Turn the rows below into a numbered list, skipping any blank lines. Leave out the pictures and keep only the text of each row.

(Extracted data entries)
= = = = = = =
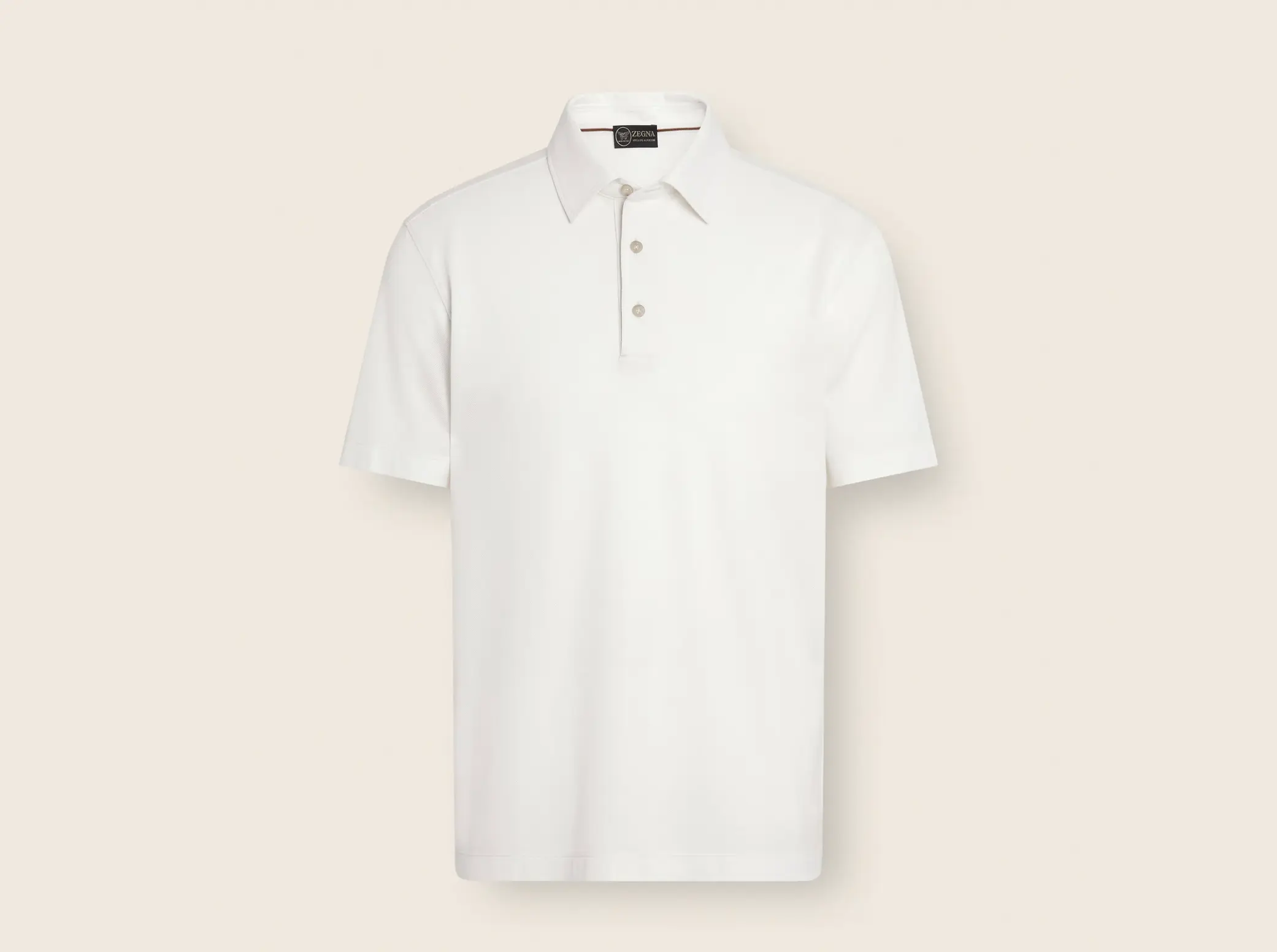 ZEGNA Vellus Aureum menswear piece from the Spring Summer 2026 collection.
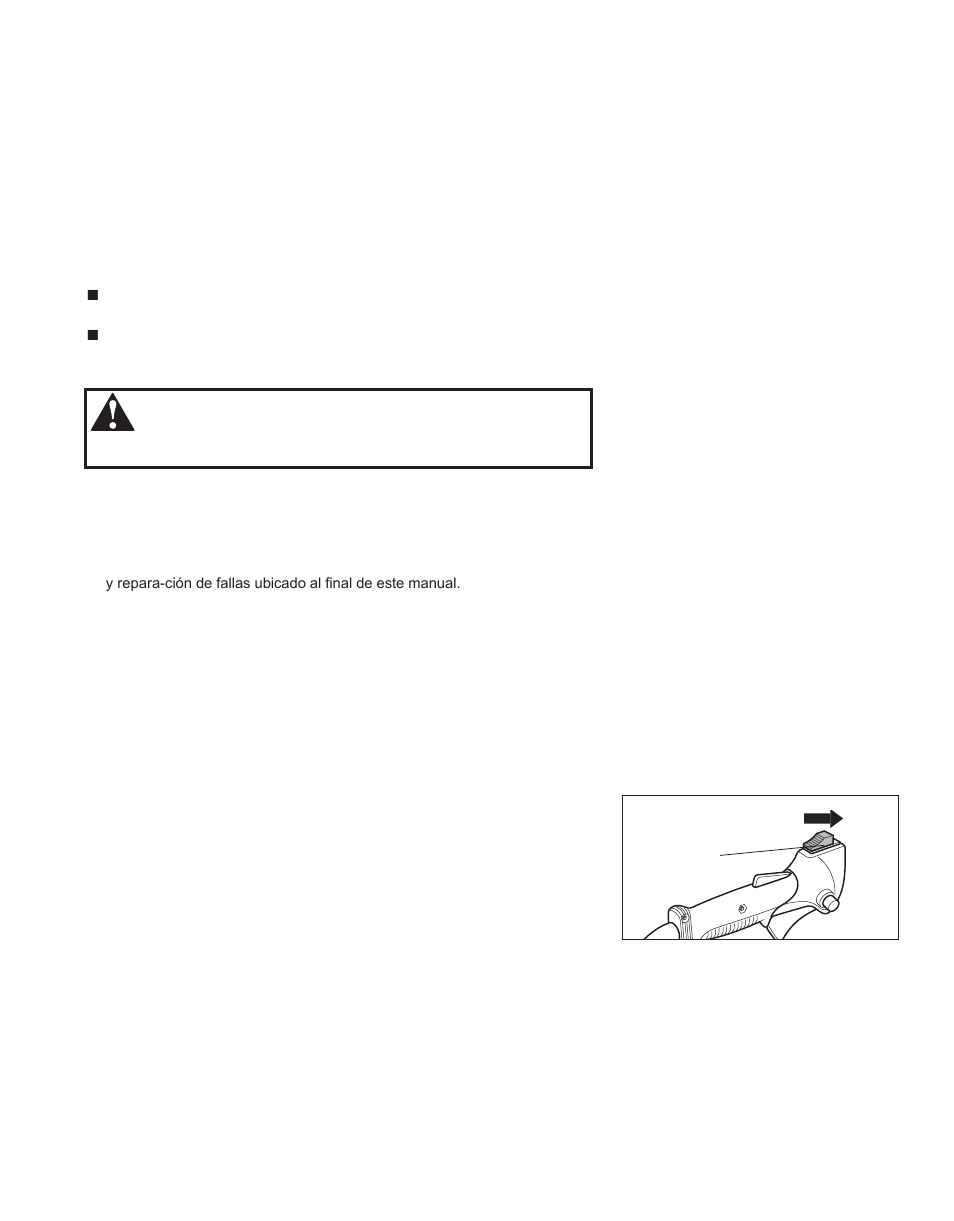 Parada del motor | Shindaiwa X7502862800 User Manual | Page 39 / 56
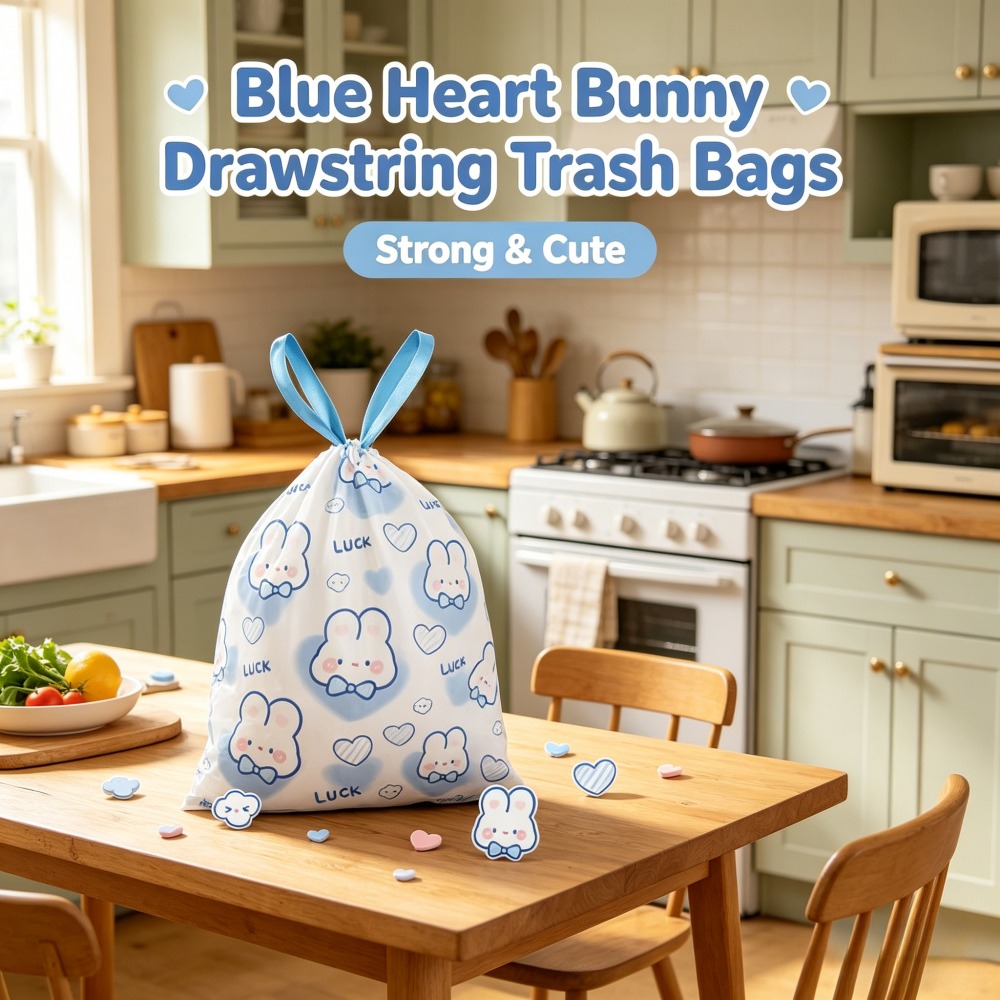 ถุงขยะแบบมีเชือกรูดลายกระต่ายน - Commercial Kitchen Bin บทวิจารณ์และราคา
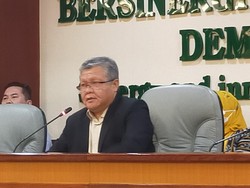 Unila Bakal Beri Bantuan Hukum ke Rektor yang Jadi Tersangka Suap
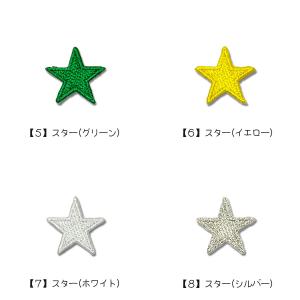 どれでも5枚以上でメール便送料無料!アイロンで...の詳細画像3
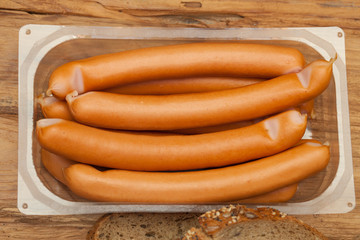 Bockwurst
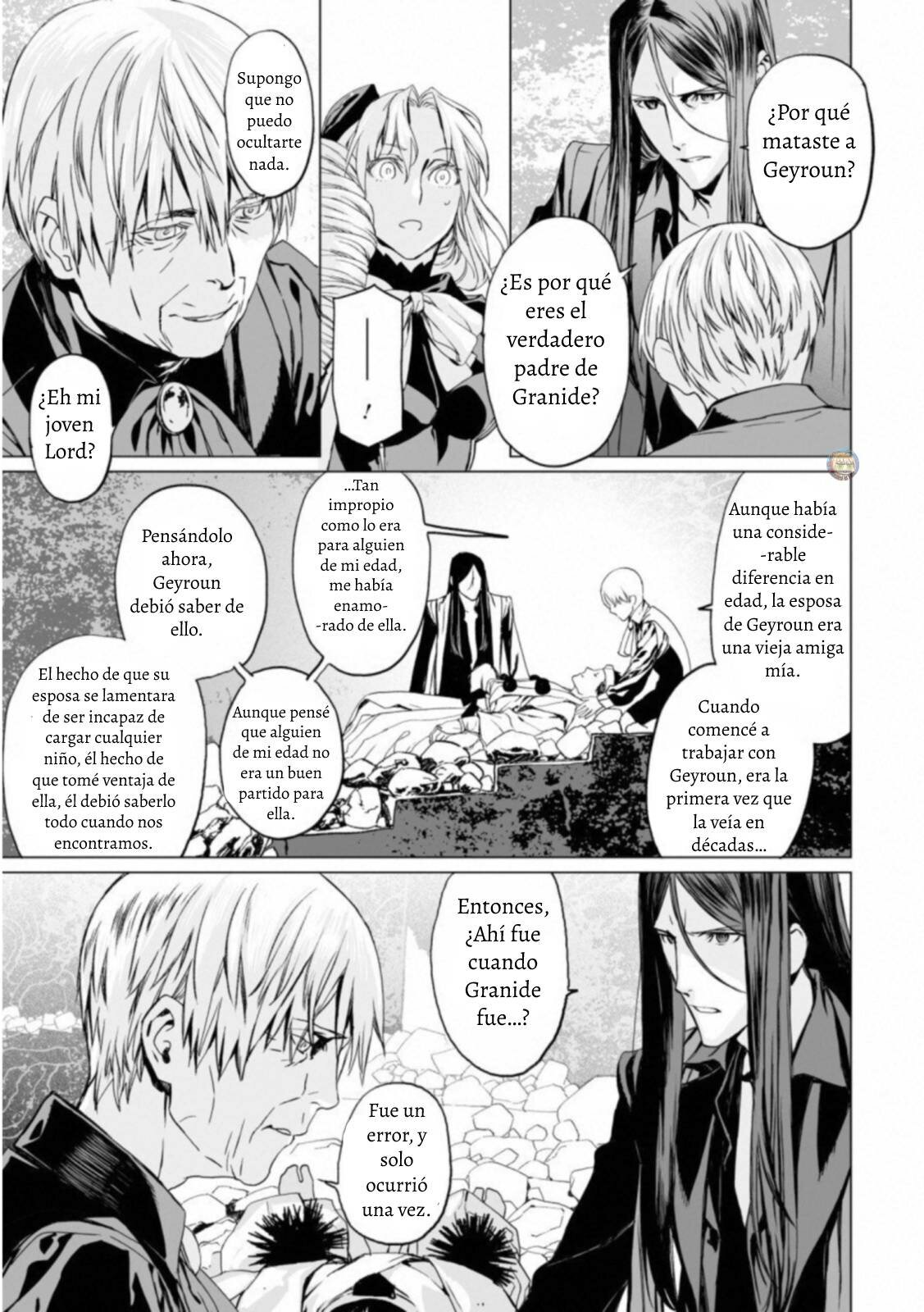 Lord El-Melloi II: Case Files Capitulo 13 página 21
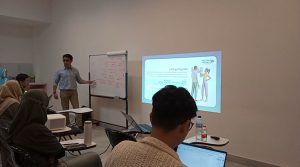 Group session PT. Satu Dental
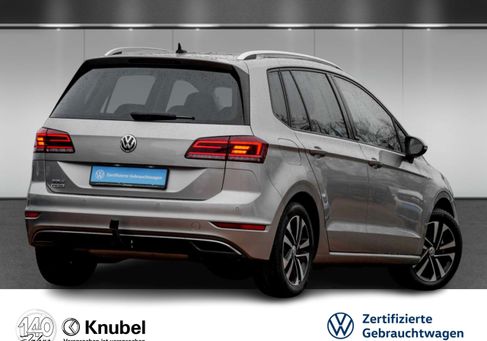 Volkswagen Golf Sportsvan, 2020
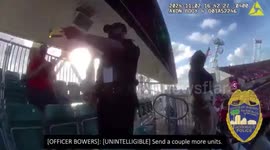 US: Cops Hit Fans in the Head at Florida-Georgia Game, Body Cam Footage Reveals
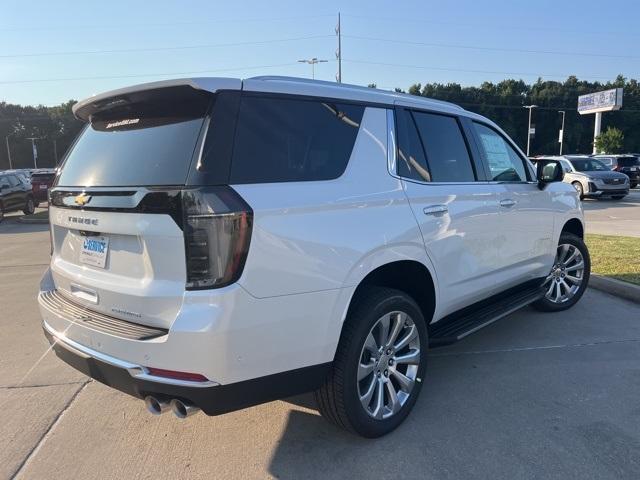 new 2025 Chevrolet Tahoe car, priced at $83,744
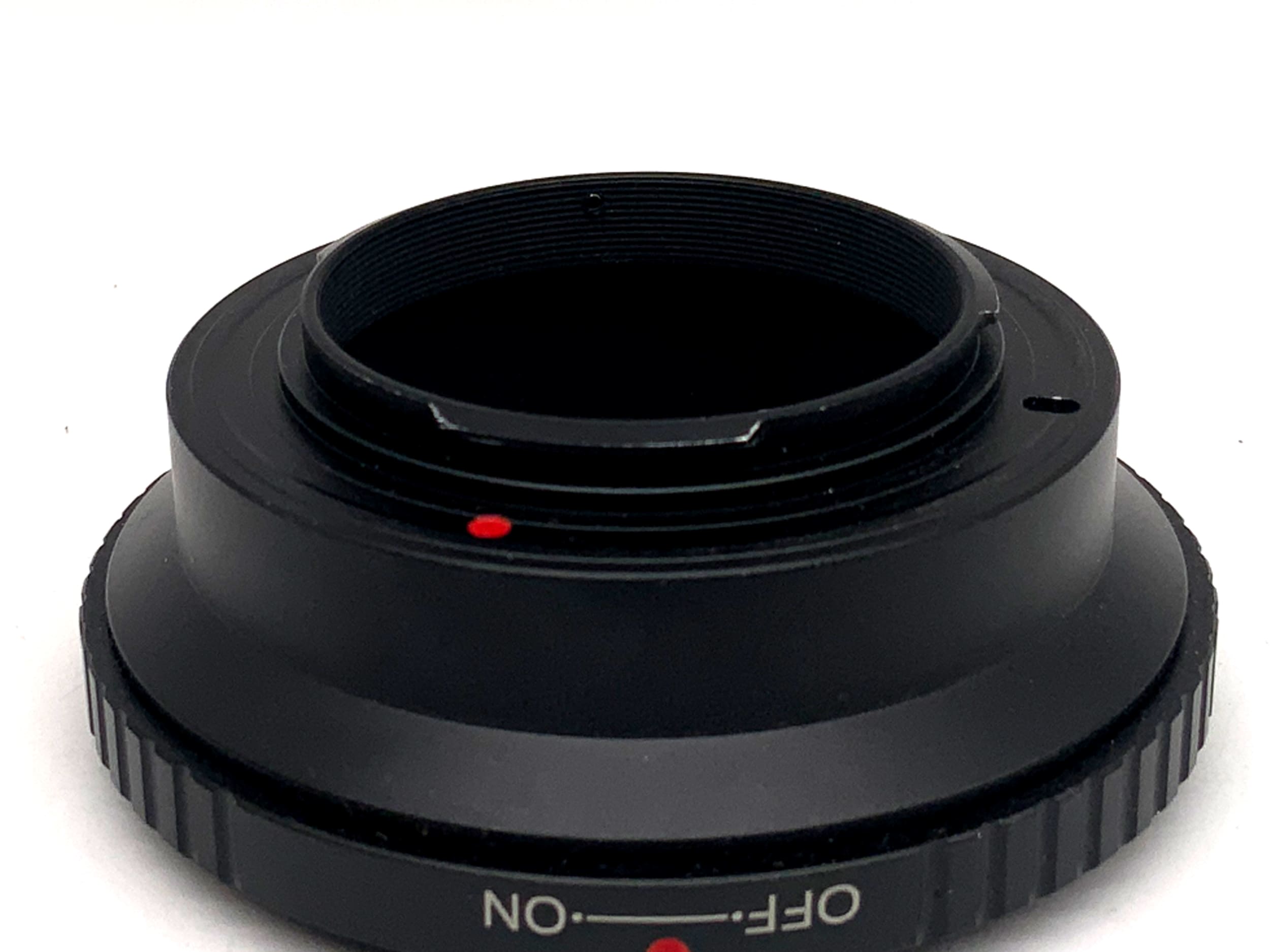 Objektivadapter micro four thirds lens mount converter (Canon FD -> M4/3)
= = = = = = =
### Reply to the exercise
1.  ZEGNA Vellus Aureum menswear piece from the Spring Summer 2026 collection.
2.  Parada del motor | Shindaiwa X7502862800 User Manual | Page 39 / 56
3.  ถุงขยะแบบมีเชือกรูดลายกระต่ายน - Commercial Kitchen Bin บทวิจารณ์และราคา
4.  Unila Bakal Beri Bantuan Hukum ke Rektor yang Jadi Tersangka Suap
5.  どれでも5枚以上でメール便送料無料!アイロンで...の詳細画像3
6.  Bockwurst
7.  Lord El-Melloi II: Case Files Capitulo 13 página 21
8.  Group session PT. Satu Dental
9.  Volkswagen Golf Sportsvan, 2020
10.  US: Cops Hit Fans in the Head at Florida-Georgia Game, Body Cam Footage Reveals
11.  new 2025 Chevrolet Tahoe car, priced at $83,744
12.  Objektivadapter micro four thirds lens mount converter (Canon FD -> M4/3)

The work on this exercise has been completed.